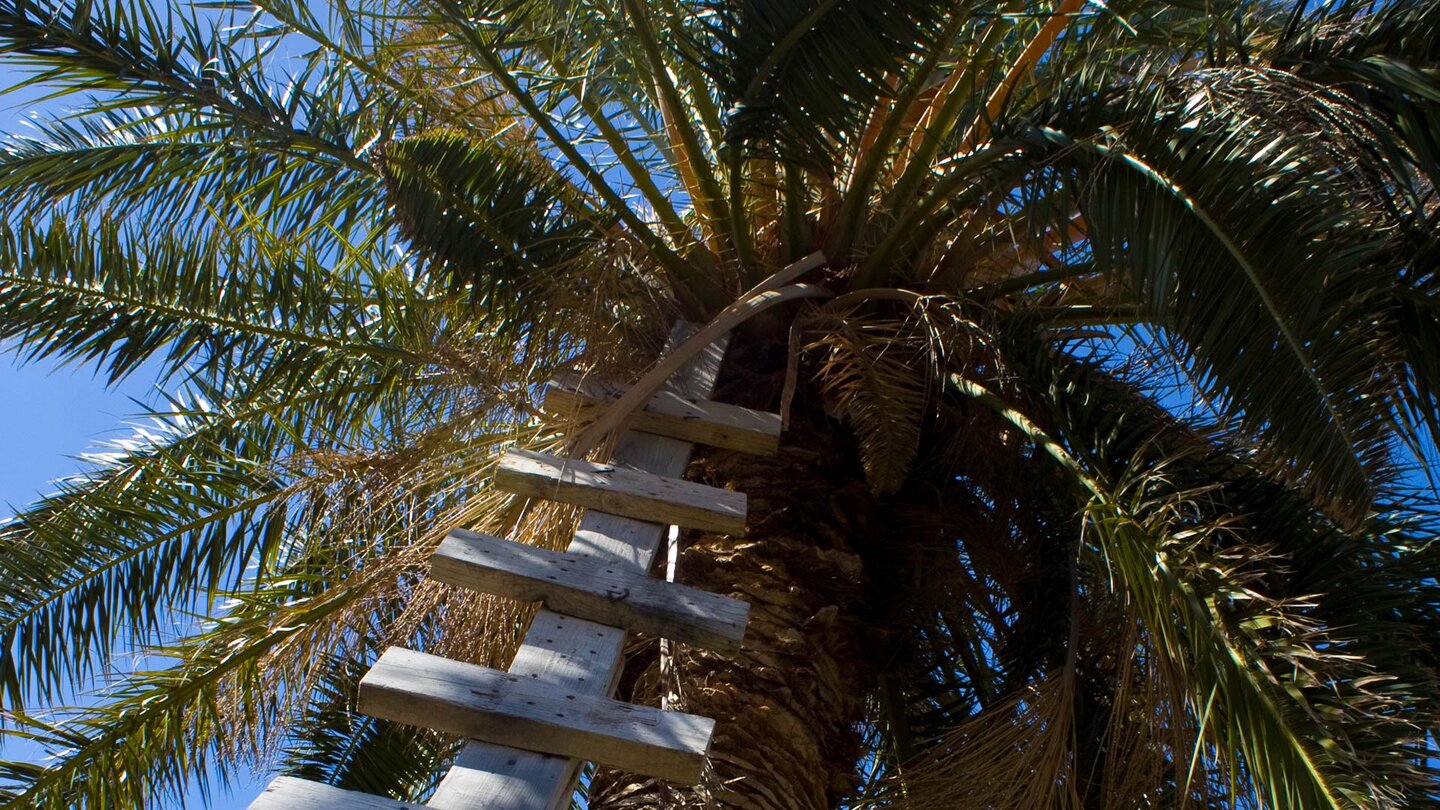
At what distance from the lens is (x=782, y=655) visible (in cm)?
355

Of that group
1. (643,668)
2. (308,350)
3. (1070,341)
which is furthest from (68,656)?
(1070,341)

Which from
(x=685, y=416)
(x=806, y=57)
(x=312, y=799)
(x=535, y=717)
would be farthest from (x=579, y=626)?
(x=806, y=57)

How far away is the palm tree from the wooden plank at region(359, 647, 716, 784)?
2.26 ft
====
# TASK TO CARRY OUT
Reproduce the records above verbatim, including each answer, and omit the pictures.

# CORRECT OUTPUT
At what distance from the lens is (x=782, y=655) visible (in cm)?
355

Of that group
1. (643,668)
2. (308,350)
3. (1070,341)
which is furthest from (68,656)?
(1070,341)

Which from
(x=685, y=416)
(x=806, y=57)
(x=312, y=799)
(x=535, y=717)
would be farthest from (x=579, y=626)?
(x=806, y=57)

How far away is the palm tree from the wooden plank at region(359, 647, 716, 784)?
2.26 ft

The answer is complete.